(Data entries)
━━━━━━━━━━━━━━━━━━━━━━━━━━━━━━
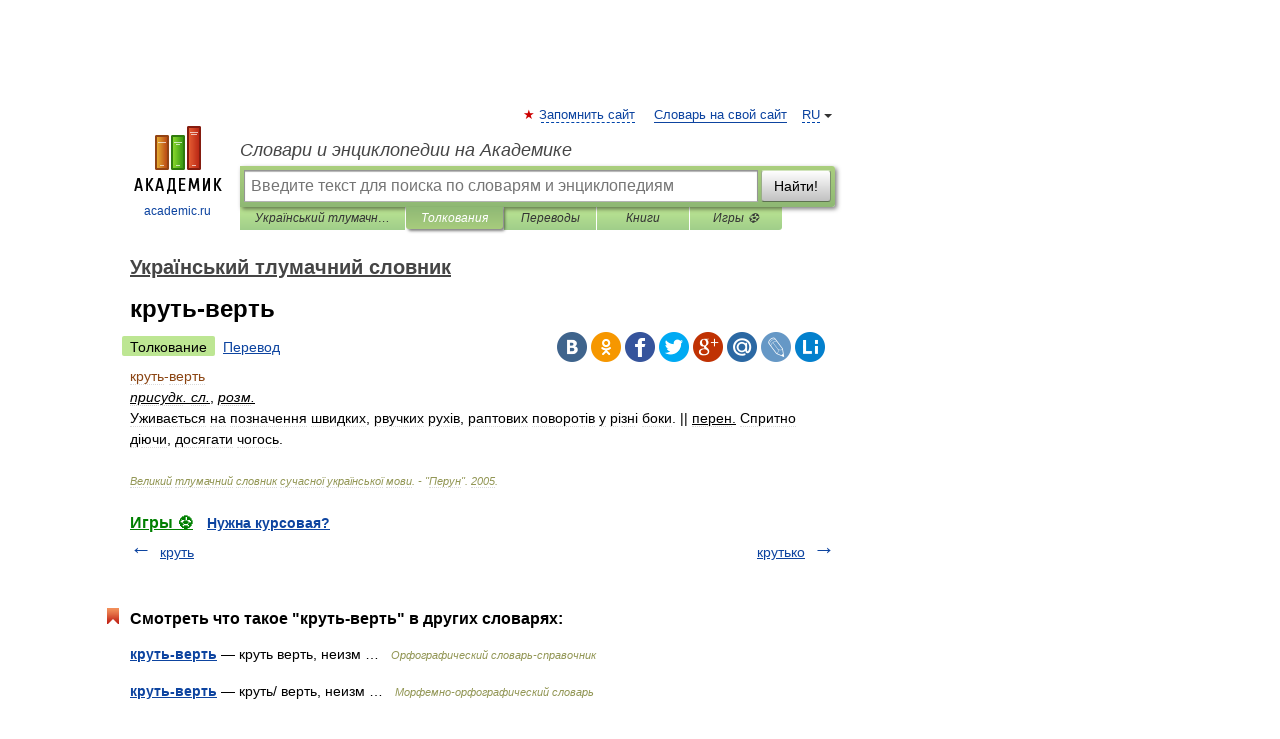

--- FILE ---
content_type: application/javascript; charset=utf-8
request_url: https://fundingchoicesmessages.google.com/f/AGSKWxXDBTDI6AD96FTikPRMowXj5sV_vk52OvLgSp9Jl5mGpLAGycblZGa8SFV96HpTBIozm5YjOBdL_Wo6YtCNIATRhITwJAj85BjQl01k2kPQd1D3NTdC65goivCuNN_qdDqwGkLy8LHkNq8SssLwvJXR2SXy5HYuZqDWZioKMhkz-vsJkNoWl-E682k2/_/dartcall./ads/video_/ad1._ad_render_/cyad1.
body_size: -1289
content:
window['0c253546-ca1d-4b8c-84d8-985d7b85c28d'] = true;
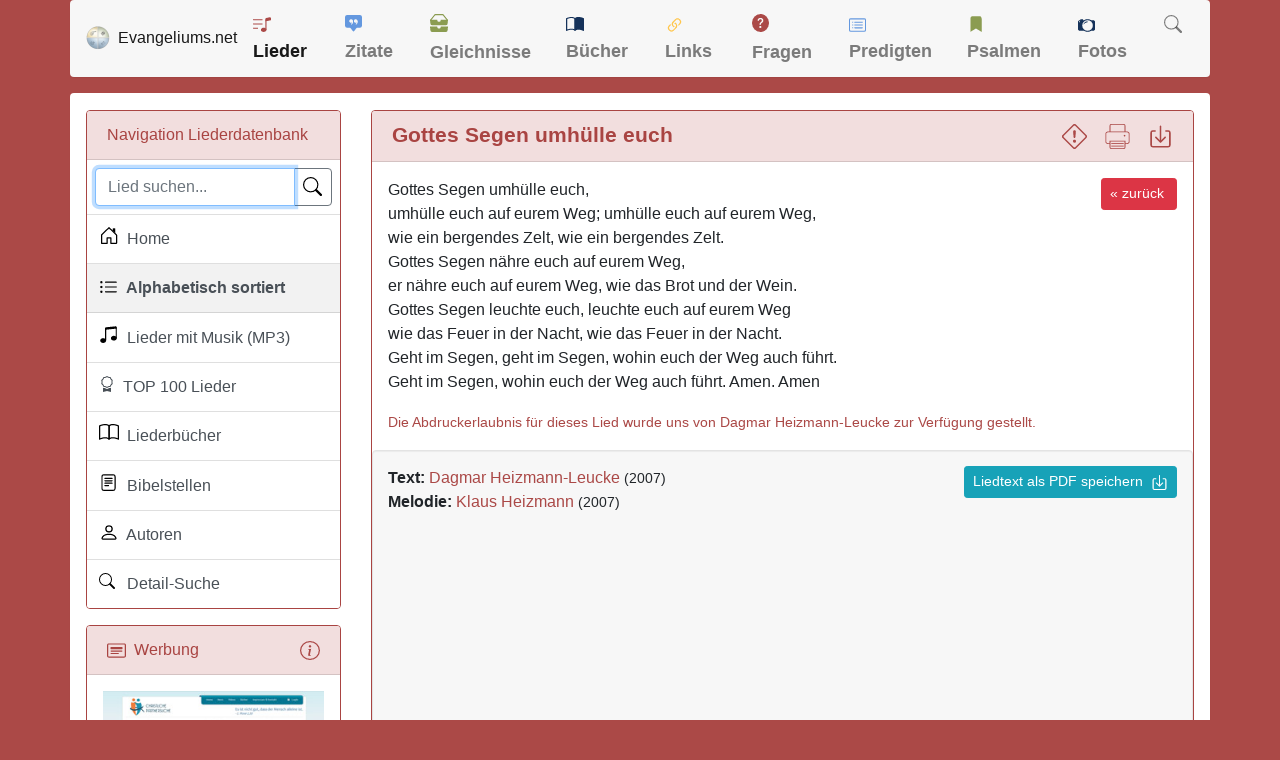

--- FILE ---
content_type: text/html; charset=utf-8
request_url: https://www.google.com/recaptcha/api2/aframe
body_size: 268
content:
<!DOCTYPE HTML><html><head><meta http-equiv="content-type" content="text/html; charset=UTF-8"></head><body><script nonce="RoTC-VD1H7B4avkIKqxmLg">/** Anti-fraud and anti-abuse applications only. See google.com/recaptcha */ try{var clients={'sodar':'https://pagead2.googlesyndication.com/pagead/sodar?'};window.addEventListener("message",function(a){try{if(a.source===window.parent){var b=JSON.parse(a.data);var c=clients[b['id']];if(c){var d=document.createElement('img');d.src=c+b['params']+'&rc='+(localStorage.getItem("rc::a")?sessionStorage.getItem("rc::b"):"");window.document.body.appendChild(d);sessionStorage.setItem("rc::e",parseInt(sessionStorage.getItem("rc::e")||0)+1);localStorage.setItem("rc::h",'1769119528148');}}}catch(b){}});window.parent.postMessage("_grecaptcha_ready", "*");}catch(b){}</script></body></html>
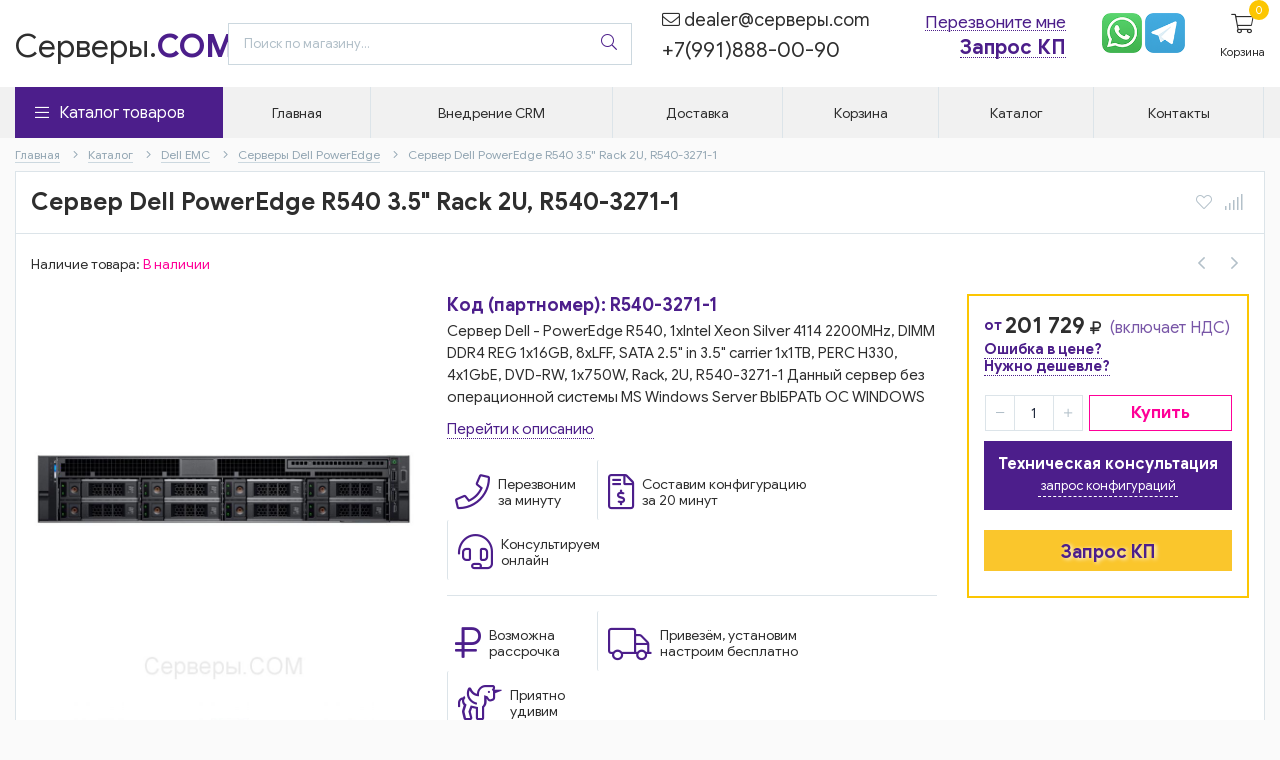

--- FILE ---
content_type: text/html; charset=UTF-8, text/html
request_url: https://stat-ch.storeland.ru/
body_size: 25
content:
{"memory":22768,"time":0.0002789497375488281,"errors":[],"notice":[]}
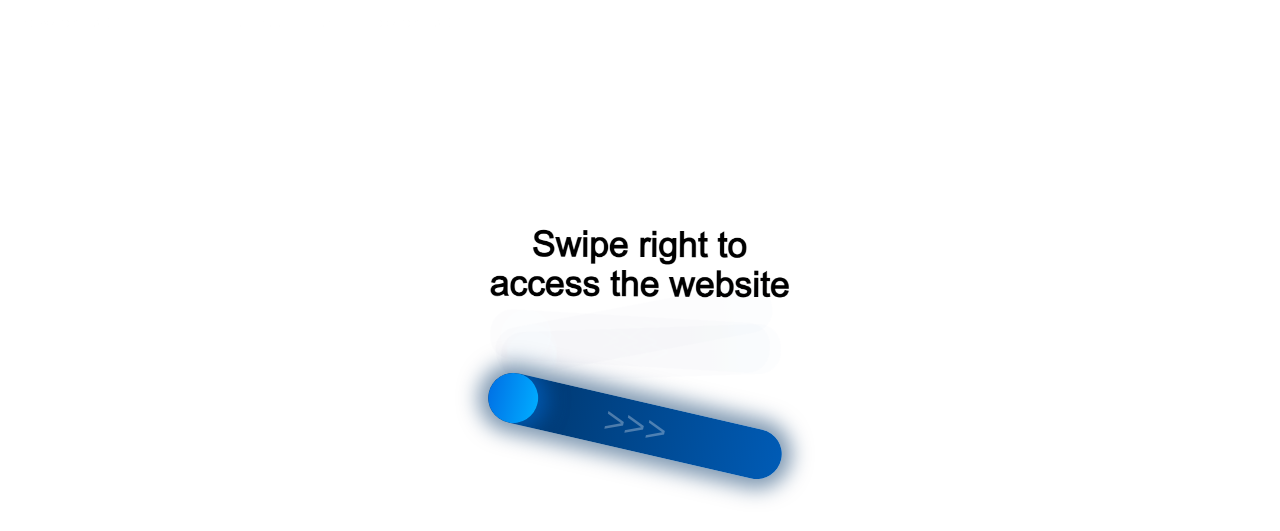

--- FILE ---
content_type: text/html;charset=UTF-8
request_url: https://r2.hk.kill-bot.ru/cn.php?url=aHR0cHM6Ly9iZXJpYnV5LnJ1L3N0b3JlL3phdnZpLw==&r=&png=68&raf=61&lv=33036&id=MzMwMzY=&p=My4xMzkuNTYuMTc=&rr=1769586819367&u=eyJDIjp7Im1heFRvdWNoUG9pbnRzIjowLCJCIjpmYWxzZX0sIkQiOnsidmVuZG9yIjoiR29vZ2xlIEluYy4iLCJBIjoiR29vZ2xlIFN3aWZ0U2hhZGVyIiwiQTEiOiJHb29nbGUgU3dpZnRTaGFkZXIifSwiaCI6eyJtIjozMiwibCI6ODE5MiwibyI6MjU2LCJpIjo4MTkyLCJqIjoxNiwicyI6eyIwIjo4MTkyLCIxIjo4MTkyfX0sInBsdWdpbnMiOm51bGwsImciOnsidGltZVpvbmUiOiJVVEMiLCJsb2NhbGUiOiJlbi1VUyJ9LCJ1Ijp7ImpzSGVhcFNpemVMaW1pdCI6NjYyMDAwMDAwfSwidiI6MX0=&g=iVBORw0KGgoAAAANSUhEUgAAAIAAAABACAYAAADS1n9%2FAAAENUlEQVR4Xu3UhVIUUBTG8e0Ouru7O59IEVQQDDBAQEXFBgN2l1JABVSwUSRt6SVVlLAwQCycOecxzrkz9wG%2B%2F%2FzuFQoEgnWhUCjgS7aBkAFQfgAikQgA1OsnBXzoFBjaWIW%2FvlgsBgB1ugk663mpYDijGgFIJBIAUKs1cxZCBUY2GRCAVCoFADWacULzeepophEByGQyAGBSj3EVQgXGskwIQC6XAwCjapTQfJ46vrkGASgUCgBgUI5wFUIFzFtqEYBSqQQA1YphQvN56sTWOgSgUqkAQJV8iKsQKjCZXY8A1Go1ALggGyQ0n6dO5TQgAI1GAwDOS19xFUIFprddRABarRYAnJO8JDSfp87kXkIAOp0OAJwVv%2BAqhArM5jUiAL1eDwAqRc8Jzeepr7c3IQALCwsAUCF8xlUIFXizoxkBWFpaAoAzgqeE5vPUtzsvIwArKysAcHr9CVchVGBu1xUEYG1tDQBO%2FXtMaD5PfZd%2FFQHY2NgAgJN%2FB7gKoQLvC1oQgK2tLQA48aef0HyeOr%2B7FQHY2dkBgOO%2F%2B7gKoQILe9oQgL29PQA49quX0Hyeurj3GgJwcHAAAOVrPVyFUIGlfdcRgKOjIwA4%2BrOb0Hye%2BqHwBgJwcnICAEdWH3EVQgU%2BFrUjAGdnZwBweKWL0Hye%2Bml%2FBwJwcXEBAGU%2FHnIVQgU%2BF99EAK6urgDg0PcHhObz1C8ltxCAm5sbADj4rZOrECqwXHobAbi7uwOAA1%2FvE5rPU78euIMAPDw8AEDp8j2uQqjAt4N3EYCnpycAKPlyl9B8nvr90D0E4OXlBQCKP9%2FhKoQK%2FCi7jwC8vb0BwP5PtwnN56krhzsRgI%2BPDwAo%2BniLqxAqsHrkAQLw9fUFAIUfbhKaz1N%2FHn2IAPz8%2FADAvqUOrkKowFp5FwLw9%2FcHAHsX2wnN56m%2Fjj1CAAEBAQBgz8INrkKowO%2Fj3QggMDAQAOyev05oPk%2F9c6IHAQQFBQGAgvfXuAqhAn9P9iKA4OBgAJD%2Fro3QfJ7671QfAggJCQEAu%2BZauQqhAuun%2BxFAaGgoANj5toXQfJ4qODOAAMLCwgDAjjdXuQqhAsKKxwggPDwcAGx%2FfYXQfJ4qqnyCACIiIgBA3uxlrkKogPjsUwQQGRkJAHJnmgnN56mSc88QQFRUFADYNt3EVQgVkJ5%2FjgCio6MBQM5UI6H5PFV24QUCiImJAQDZk5e4CqEC8qqXCCA2NhYAbJ24SGg%2BT1VUv0IAcXFxAGCLuYGrECqgNAwigPj4eACwebye0HyeqjIOIYCEhAQAkDVWx1UIFVCbhhFAYmIiAMgcrSU0n6dqakYQQFJSEgDYNFLDVQgV0NaOIoDk5GQAkDFsIjSfp%2BrqxhBASkoKANg4ZOQqhAro68cRQGpqKgDYMGggNJ%2BnWjSYEUBaWhoA4Eu0QXp6OgMg%2FAD%2BA8NKSfB4tp8SAAAAAElFTkSuQmCC&c=17695868174502028&ng=0
body_size: 258
content:
{"bot":true,"fraud":true,"l":true,"bl":false,"wl":false,"tm":"1","vpn":0,"net_id":4160945137,"capt":2,"d":false,"os":"Mac OS X","snsht":495876374,"snsht_d":3001465424,"sess":"17695868174502028","UserID":"151441428662410990","ip":"3.139.56.17","t":false,"rule":"3092","net_t":"mob","sc":true,"fc":"from=capt","cv":"d2a08e21f9841a9ef0dad3761dbc406e","metr":"49914586"}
━━━━━━━━━━━━━━━━━━━━━━━━━━━━━━
## TASK OBJECTIVE
Each line of the data in which the string "fraud" appears needs to be copied.

## PROBLEM SOLUTION
<!DOCTYPE HTML><html><head><meta http-equiv="content-type" content="text/html; charset=UTF-8"></head><body><script nonce="RoTC-VD1H7B4avkIKqxmLg">/** Anti-fraud and anti-abuse applications only. See google.com/recaptcha */ try{var clients={'sodar':'https://pagead2.googlesyndication.com/pagead/sodar?'};window.addEventListener("message",function(a){try{if(a.source===window.parent){var b=JSON.parse(a.data);var c=clients[b['id']];if(c){var d=document.createElement('img');d.src=c+b['params']+'&rc='+(localStorage.getItem("rc::a")?sessionStorage.getItem("rc::b"):"");window.document.body.appendChild(d);sessionStorage.setItem("rc::e",parseInt(sessionStorage.getItem("rc::e")||0)+1);localStorage.setItem("rc::h",'1769119528148');}}}catch(b){}});window.parent.postMessage("_grecaptcha_ready", "*");}catch(b){}</script></body></html>
{"bot":true,"fraud":true,"l":true,"bl":false,"wl":false,"tm":"1","vpn":0,"net_id":4160945137,"capt":2,"d":false,"os":"Mac OS X","snsht":495876374,"snsht_d":3001465424,"sess":"17695868174502028","UserID":"151441428662410990","ip":"3.139.56.17","t":false,"rule":"3092","net_t":"mob","sc":true,"fc":"from=capt","cv":"d2a08e21f9841a9ef0dad3761dbc406e","metr":"49914586"}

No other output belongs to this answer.